Motivation for triathlon training comes and goes. Its normal, but none the less frustrating.

Have you ever had great triathlon goals? Intentions that soon fizzle out? Eager to train for a triathlon and then a few weeks into your plan you drop off? Today I want to let you know why many great ideas and fitness ambitions don’t materialise.

As a triathlete you may or may not be aware that there is an obesity epidemic in the UK. The UK along with the USA and a literally growing number of westernised countries. Along with this come more coronary disease, diabetes, hypertension, depression, backache, and morbidity.

Motivation For Triathlon Training And Obesity Link

In an effort to curb the UK’s headline grabbing declining state of health the government is spending thousands to subsidise individuals in their quest for health.

With the well recognised ‘Change For Life’ campaign, the government plans to pay people to get healthy may have good intentions, but will it work?

Many first time triathletes gain motivation for triathlon training to lose weight, and it is becoming more and more common for triathlon to be an inclusive sport for all abilities.

This really is an exciting time for triathlon as more commonly ‘non exercisers’ are stepping up and embracing the challenge triathlon offers – and losing weight at the same time! That said, there are trends I have observed in my clients.

Stages Of Change Model – The Cycle of Exercise

Motivation For Triathlon Training And The Stages Of Change Model

Buckworth and Dishman (2002). Stages of Change Model.

Buckworth and Dishman (2002) suggested that most people undergo a cycle of health and fitness.

A pre-contemplation stage of inactivity and no intention to begin exercising is followed by an awareness and contemplation to embark on a health and fitness regime or triathlon training programme in this case. Preparation to embark on the plan comes next and finally action is taken.

The government intervention may help people in these initial stages of heath and fitness cycle, but in my experience it is not financial reasons that people stop exercising.

Once on a plan exercisers usually persevere in the maintenance phase for 4-12 weeks with most people relapsing, without reaching their goals and the cycle continues. It is my job to ensure exercisers keep getting results and maintain their motivation to exercise.

What Is The Success Rate?

Fresh starts in January see a massive rise in gym memberships for the first couple of months of the year. People are keen to start as they mean to go on and so embark on a ‘diet’ of some description, join a gym, or vow to use the membership they pay each month.

With the first 2 weeks of the new regime all is well, exercisers are happy, feel good factor, burning off the guilt of Christmas parties and even seeing results when they jump on the scales.

But take a look at graph 1 below, which shows what happens in reality.

General Adaptive Syndrome And Motivation For Triathlon Training

Graph 1. Illustration of GAS

The graph illustrates what happens on average is that people set a goal that is usually achievable.

Examples may include losing a dress size, losing 5kg, getting into your old jeans, reducing blood pressure, or getting ready for a wedding or holiday. For us it’ll be something like do a triathlon.

I had one client who stuck a picture on the fridge of himself and his wife in swimwear on the beach, and this was his motivation to lose weight.

The sad stats are that 60% of newcomers who start a fitness regime will quit in the first 4 weeks. That leaves 11 months of unused and paid-for gym membership!

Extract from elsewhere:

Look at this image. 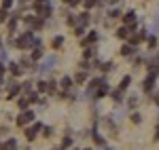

As a result of the GAS the first few weeks show results, and motivation is high, however this progress slows and motivation wanes.

Individuals’ battle on, eating even less, exercising more and results start to regress by week 6. The hard work is not paying off, feelings of monotony set in and the relapse stage sets in.

After all what is the point in a restrictive diet and time consuming exercise if it has no effect? Unfortunately most people do not know how to progress their programme at week four and poor results see many failed new years resolutions, unattained goals and often money wasted!

40% of people will stick to their plan and only 15% will reach their health or fitness goal. Of those who do reach their goal, 90% will employ a decent coach or personal trainer to reach it.

When It Comes To Motivation For Triathlon Training, Consistency Is King

Exercise can be free, or you can pay for gym use or a swimming pool. Either way if you don’t get results that you want you will not persevere with it. The most successful diet or exercise plan is one that you adhere to.

I suggest that paying for people to get healthy may be beneficial by getting people in to the gym, off the sofa and considering what they eat, but without the knowledge they need to keep getting the results they want the maintenance phase of their healthy lifestyle will be short lived and will soon relapse to the sofa.

Maintaining motivation for triathlon training can be easy. Following a triathlon training plan, keep getting fitness results and immerse yourself in a supportive environment whether at home, your local triathlon club or ask a coach for support.

There is nothing stopping you achieving your goal and I’d be excited to help you get there! Happy training, Nico.